Who are you?
You can tell mercurial in a special section in your ~/.hgrc file:
[ui]
username = Jon Doe <jon.doe@somemail.com>
Trusting the AI group users
For some reason mercurial gives warnings if you get changes from the other AI group users. You can explicitly say to trust this group using the following section:
[trusted]
users = *
groups = ai
Extensions
Mercurial has some useful extensions that you may want to enable. To enable an extension, you need to add a section to your ~/.hgrc file. Here is what my extensions section looks like:
[extensions]
hgext.hgk =
hgext.grahplog =
hgext.fetch
There are a few extensions enabled:
- hgext.hgk enables the 'hg view' command which gives a gtk based graphical log/revision tree viewer. This is very handy when you need to look at revision history.
- hgext.graphlog enables the 'hg glog' command which depicts an ASCII graphic of the revision tree next to a commit log.
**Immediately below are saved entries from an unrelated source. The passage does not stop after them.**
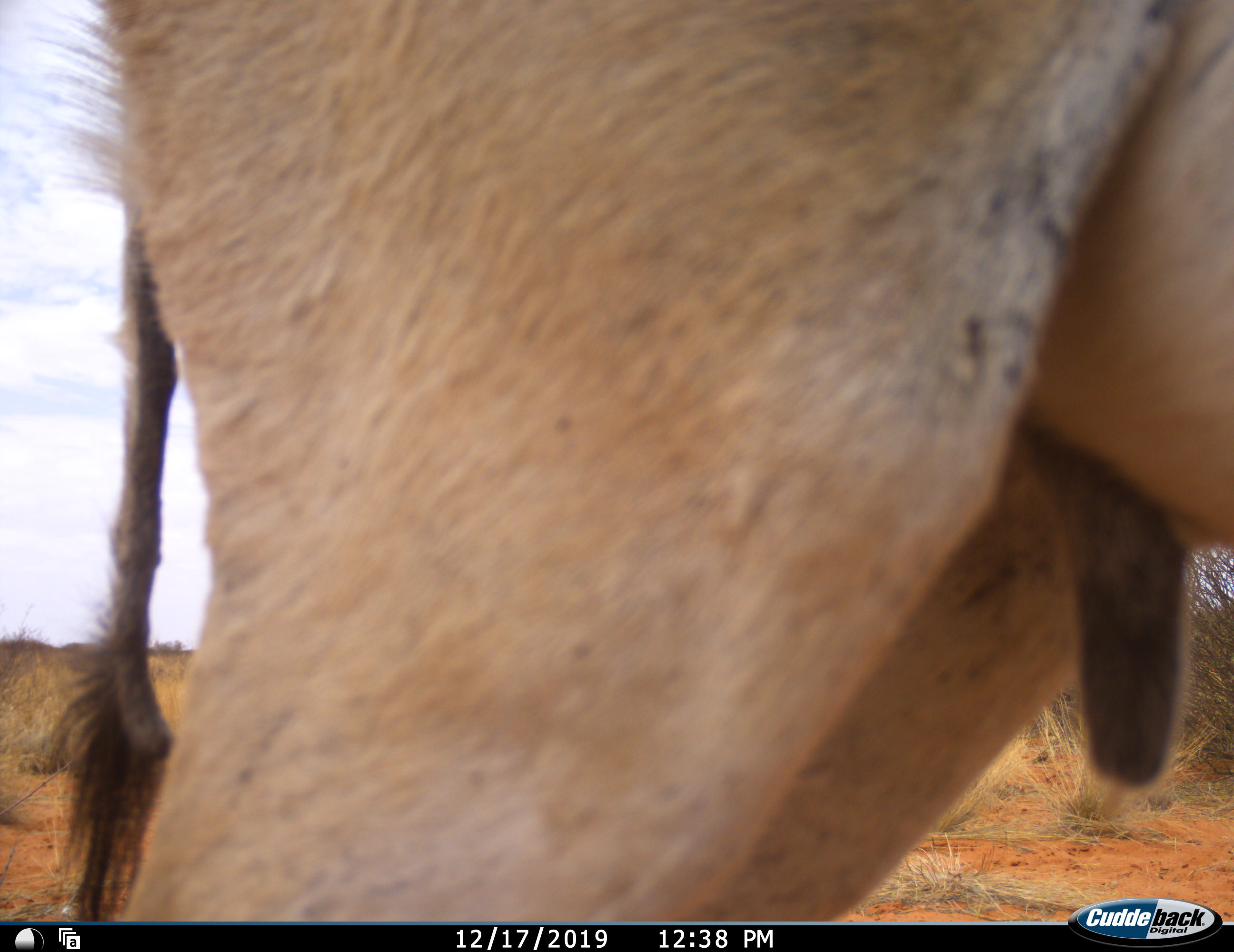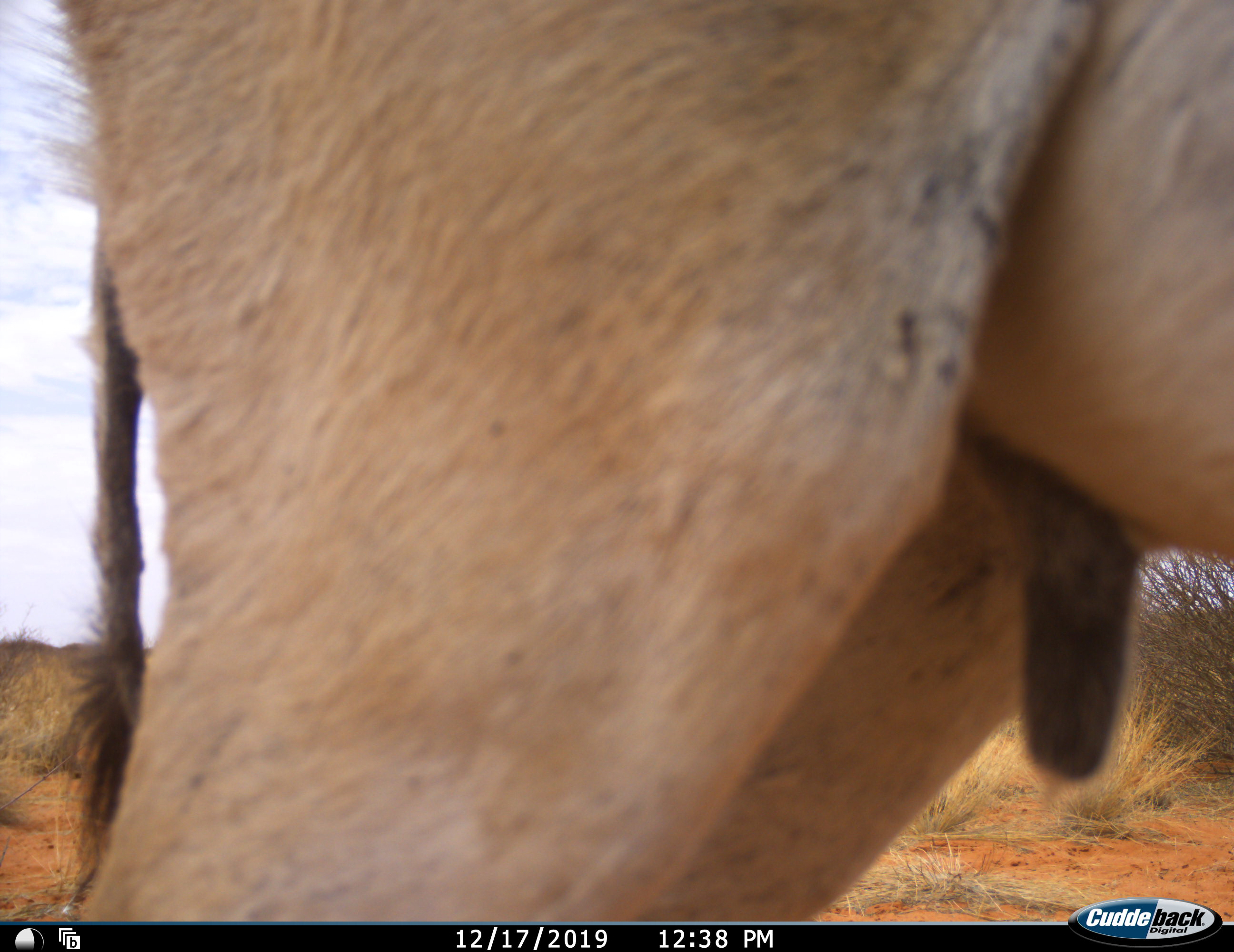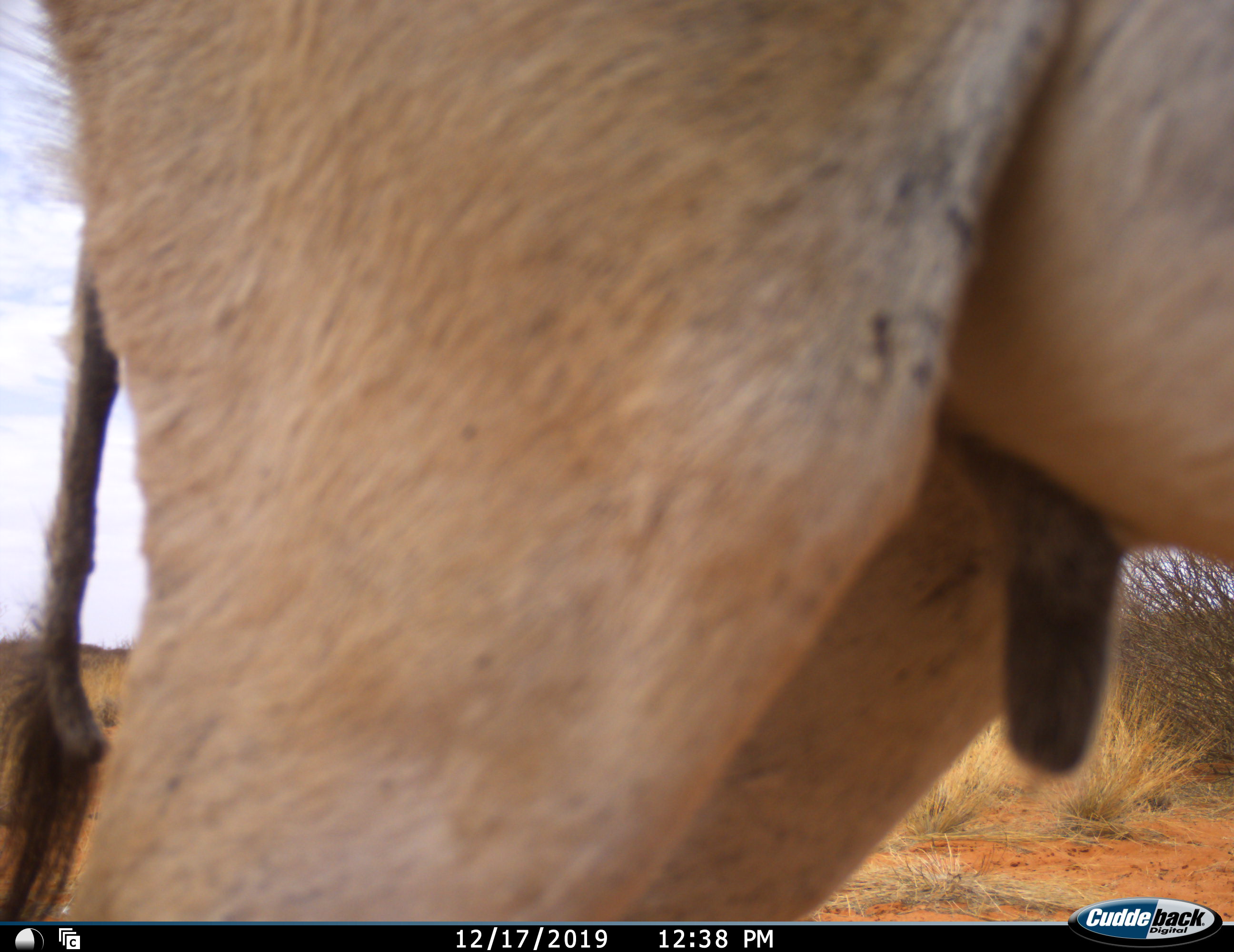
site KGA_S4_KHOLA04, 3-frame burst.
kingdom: Animalia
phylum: Chordata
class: Mammalia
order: Artiodactyla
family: Bovidae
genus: Antidorcas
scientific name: Antidorcas marsupialis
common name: springbok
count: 1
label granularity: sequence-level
- hgext.fetch enables the 'hg fetch' command. Fetch is a convenient way to pull-and-possibly-merge-and-commit. If there were both remote and local changes, the typical dance would be: hg pull; hg merge; hg commit -m "Merge"; This isn't very appealing however, not only because it is three commands but because the commit message is meaningless. Fetch will roll these three commands into one and gives a more meaningful or at very least standardized commit message.